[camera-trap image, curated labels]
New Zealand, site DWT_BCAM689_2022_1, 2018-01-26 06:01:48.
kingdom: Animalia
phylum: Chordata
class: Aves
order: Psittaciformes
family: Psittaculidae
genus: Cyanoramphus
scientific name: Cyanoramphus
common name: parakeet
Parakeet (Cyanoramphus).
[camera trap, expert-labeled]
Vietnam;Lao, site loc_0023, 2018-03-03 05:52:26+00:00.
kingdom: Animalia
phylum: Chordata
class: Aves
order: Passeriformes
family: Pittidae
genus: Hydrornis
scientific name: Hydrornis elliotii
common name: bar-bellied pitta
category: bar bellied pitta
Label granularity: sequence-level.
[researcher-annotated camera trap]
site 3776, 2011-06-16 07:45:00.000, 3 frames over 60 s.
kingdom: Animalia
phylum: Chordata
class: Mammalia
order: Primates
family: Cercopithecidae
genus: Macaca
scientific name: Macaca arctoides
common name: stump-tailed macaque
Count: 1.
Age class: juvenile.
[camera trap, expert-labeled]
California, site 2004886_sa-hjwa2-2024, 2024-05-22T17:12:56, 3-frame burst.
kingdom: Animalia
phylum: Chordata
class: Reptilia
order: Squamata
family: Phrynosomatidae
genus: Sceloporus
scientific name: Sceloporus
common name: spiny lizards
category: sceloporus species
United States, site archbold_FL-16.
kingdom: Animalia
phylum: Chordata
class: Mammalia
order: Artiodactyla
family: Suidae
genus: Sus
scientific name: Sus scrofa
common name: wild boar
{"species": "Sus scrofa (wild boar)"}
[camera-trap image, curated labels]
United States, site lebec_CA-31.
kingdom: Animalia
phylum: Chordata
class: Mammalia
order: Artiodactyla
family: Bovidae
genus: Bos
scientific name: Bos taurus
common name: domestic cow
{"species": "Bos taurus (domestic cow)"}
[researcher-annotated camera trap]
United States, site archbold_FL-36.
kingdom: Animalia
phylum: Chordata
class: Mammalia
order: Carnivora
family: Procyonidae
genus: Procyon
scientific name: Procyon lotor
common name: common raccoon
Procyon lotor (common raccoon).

ASSIGNMENT:
Retype word for word everything in the listing above from the line that holds "genus: Macaca" down to the line that holds "common name: wild boar". Keep both end lines and leave out the rest.

THE ANSWER:
genus: Macaca
scientific name: Macaca arctoides
common name: stump-tailed macaque
Count: 1.
Age class: juvenile.
[camera trap, expert-labeled]
California, site 2004886_sa-hjwa2-2024, 2024-05-22T17:12:56, 3-frame burst.
kingdom: Animalia
phylum: Chordata
class: Reptilia
order: Squamata
family: Phrynosomatidae
genus: Sceloporus
scientific name: Sceloporus
common name: spiny lizards
category: sceloporus species
United States, site archbold_FL-16.
kingdom: Animalia
phylum: Chordata
class: Mammalia
order: Artiodactyla
family: Suidae
genus: Sus
scientific name: Sus scrofa
common name: wild boar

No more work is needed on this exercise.